# How do you graph f(x)=(2x^2+1)/(x^3-x) using holes, vertical and horizontal asymptotes, x and y intercepts?

Jan 18, 2018

We can graph this equation using a sign chart.

#### Explanation:

First, let's identify the holes, vertical and horizontal asymptotes and x and y intercepts.

Horizontal Asymptotes
Observing the formula, we can see the degree of the denominator is higher than the numerator (The degree is the largest exponent in a polynomial). This means there will be an asymptote at $y = 0$.

Vertical Asymptotes
In order to find vertical asymptotes, we muct factor the denominator. Factoring out an $x$ from ${x}^{3} - x$, we will get $x \left({x}^{2} - 1\right)$. Equating both answers to 0 will allow us to find our asymptotes.

$x = 0$

${x}^{2} - 1 = 0$
${x}^{2} = 1$
$\sqrt{{x}^{2}} = \sqrt{1}$
$x = \pm 1$
$x \ne - 1 , 0 , 1$

$x$ can not equal any of these values as they all result in a 0 in the denominator. This will make the function undefined aka asymptotes.

Holes
Holes occur when there is a zero in both the numerator and denominator that will cancel. There are none in this formula.

X-Intercepts
To find x-intercepts, substitute 0 for $f \left(x\right)$ and solve.

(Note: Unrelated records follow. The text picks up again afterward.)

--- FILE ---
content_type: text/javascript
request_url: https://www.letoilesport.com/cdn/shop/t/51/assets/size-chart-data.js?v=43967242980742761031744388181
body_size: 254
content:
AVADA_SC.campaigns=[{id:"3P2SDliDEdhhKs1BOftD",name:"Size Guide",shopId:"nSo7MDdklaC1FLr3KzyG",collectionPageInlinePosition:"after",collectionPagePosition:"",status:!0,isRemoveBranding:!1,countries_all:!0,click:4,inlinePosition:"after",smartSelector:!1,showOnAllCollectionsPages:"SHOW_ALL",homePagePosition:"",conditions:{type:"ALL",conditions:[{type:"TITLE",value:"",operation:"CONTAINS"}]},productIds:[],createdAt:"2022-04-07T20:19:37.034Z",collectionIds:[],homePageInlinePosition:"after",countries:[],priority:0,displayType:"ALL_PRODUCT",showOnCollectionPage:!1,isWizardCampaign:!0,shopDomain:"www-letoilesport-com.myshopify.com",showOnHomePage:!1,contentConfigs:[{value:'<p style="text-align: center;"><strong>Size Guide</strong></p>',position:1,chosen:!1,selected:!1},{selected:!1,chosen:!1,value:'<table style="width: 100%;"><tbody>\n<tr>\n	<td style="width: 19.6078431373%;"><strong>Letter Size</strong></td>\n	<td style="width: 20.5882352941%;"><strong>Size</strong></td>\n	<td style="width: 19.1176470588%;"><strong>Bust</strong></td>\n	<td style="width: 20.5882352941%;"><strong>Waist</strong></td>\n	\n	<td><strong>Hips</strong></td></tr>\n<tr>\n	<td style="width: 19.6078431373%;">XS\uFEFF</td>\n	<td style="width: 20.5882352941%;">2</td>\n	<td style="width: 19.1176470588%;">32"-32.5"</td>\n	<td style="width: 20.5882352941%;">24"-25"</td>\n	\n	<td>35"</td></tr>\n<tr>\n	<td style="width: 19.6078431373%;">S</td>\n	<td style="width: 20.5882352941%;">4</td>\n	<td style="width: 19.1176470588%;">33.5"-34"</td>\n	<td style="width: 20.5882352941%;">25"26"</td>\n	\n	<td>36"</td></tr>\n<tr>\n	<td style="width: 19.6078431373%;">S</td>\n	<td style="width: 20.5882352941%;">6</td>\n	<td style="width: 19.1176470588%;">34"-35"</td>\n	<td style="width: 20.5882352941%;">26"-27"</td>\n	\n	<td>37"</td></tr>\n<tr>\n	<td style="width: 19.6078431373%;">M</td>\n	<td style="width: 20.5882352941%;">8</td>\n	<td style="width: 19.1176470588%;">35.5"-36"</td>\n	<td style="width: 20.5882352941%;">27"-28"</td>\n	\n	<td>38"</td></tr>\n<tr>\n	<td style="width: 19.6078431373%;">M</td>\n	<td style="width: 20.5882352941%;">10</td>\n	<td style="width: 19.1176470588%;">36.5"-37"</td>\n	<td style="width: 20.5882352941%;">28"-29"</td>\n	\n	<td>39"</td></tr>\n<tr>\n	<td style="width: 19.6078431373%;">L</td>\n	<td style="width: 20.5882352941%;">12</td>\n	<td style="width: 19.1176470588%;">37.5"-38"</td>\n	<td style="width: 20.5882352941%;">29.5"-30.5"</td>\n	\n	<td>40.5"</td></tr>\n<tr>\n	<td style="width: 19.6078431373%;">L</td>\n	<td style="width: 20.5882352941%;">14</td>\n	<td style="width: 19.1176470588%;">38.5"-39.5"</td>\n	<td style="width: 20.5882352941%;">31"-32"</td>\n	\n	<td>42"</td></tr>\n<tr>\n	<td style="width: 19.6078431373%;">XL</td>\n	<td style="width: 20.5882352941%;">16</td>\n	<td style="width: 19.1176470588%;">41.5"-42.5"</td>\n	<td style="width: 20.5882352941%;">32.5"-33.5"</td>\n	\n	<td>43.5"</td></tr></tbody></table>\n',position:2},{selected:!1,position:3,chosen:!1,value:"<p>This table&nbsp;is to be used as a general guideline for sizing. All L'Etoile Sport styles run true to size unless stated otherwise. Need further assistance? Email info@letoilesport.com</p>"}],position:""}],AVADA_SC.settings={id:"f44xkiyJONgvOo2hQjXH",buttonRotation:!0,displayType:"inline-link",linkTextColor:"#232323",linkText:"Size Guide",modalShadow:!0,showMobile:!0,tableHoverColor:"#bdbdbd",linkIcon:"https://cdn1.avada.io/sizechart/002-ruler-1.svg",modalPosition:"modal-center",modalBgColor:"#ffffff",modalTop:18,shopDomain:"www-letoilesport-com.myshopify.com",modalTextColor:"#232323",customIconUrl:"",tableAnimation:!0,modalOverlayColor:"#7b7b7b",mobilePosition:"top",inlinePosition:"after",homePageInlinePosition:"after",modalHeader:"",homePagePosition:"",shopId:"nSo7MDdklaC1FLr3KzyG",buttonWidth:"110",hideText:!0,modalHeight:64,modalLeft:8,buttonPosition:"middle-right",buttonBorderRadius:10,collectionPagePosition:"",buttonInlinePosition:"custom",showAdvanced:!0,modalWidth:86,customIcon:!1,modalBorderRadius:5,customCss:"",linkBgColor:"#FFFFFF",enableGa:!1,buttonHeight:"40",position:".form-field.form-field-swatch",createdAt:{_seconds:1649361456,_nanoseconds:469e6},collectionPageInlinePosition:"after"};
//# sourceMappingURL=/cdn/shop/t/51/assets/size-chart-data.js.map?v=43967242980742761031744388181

$0 = \frac{2 {x}^{2} + 1}{{x}^{3} - x}$

There are no x-intercepts as the equation above would result in imaginary numbers as answers ($\frac{i \sqrt{2}}{\sqrt{2}} , - \frac{i \sqrt{2}}{\sqrt{2}}$).

Y-Intercepts
To find y-intercepts substitute 0 for $x$ and solve.

$y = \frac{2 {\left(0\right)}^{2} + 1}{{\left(0\right)}^{3} - \left(0\right)}$

As the denominator equals zero the equation is undefined. Therefore there are no y-intercepts.

Sign Chart
Using the values above, also known as critical values, we will create a sign chart. We do this by sorting the critical values from least to greatest, and surrounding them with $- \propto$ and $\propto$.

We will then select a value for $x$ in between the critical numbers.

We will test the $x$ values for positivity by substituting them for $x$ in the formula and write either the positive or negative symbol in the spaces we created. I'll do $x = 10$ as an example below.
$y = \frac{2 {\left(10\right)}^{2} + 1}{{\left(10\right)}^{3} - \left(10\right)}$
$y = \frac{67}{330}$

We don't necessarily care about the value, just whether it is positive or negative. Since it is positive, we will mark a $+$ between $1$ and $\propto$. We will do this for all the values we have chosen.

We are now able to graph now that we know where the function is positive and negative and we have the asymptotes.
graph{(2x^2+1)/(x^3-x) [-10, 10, -5, 5]}
Notice how the graph is positive where we noted positive, and negative where we noted negative.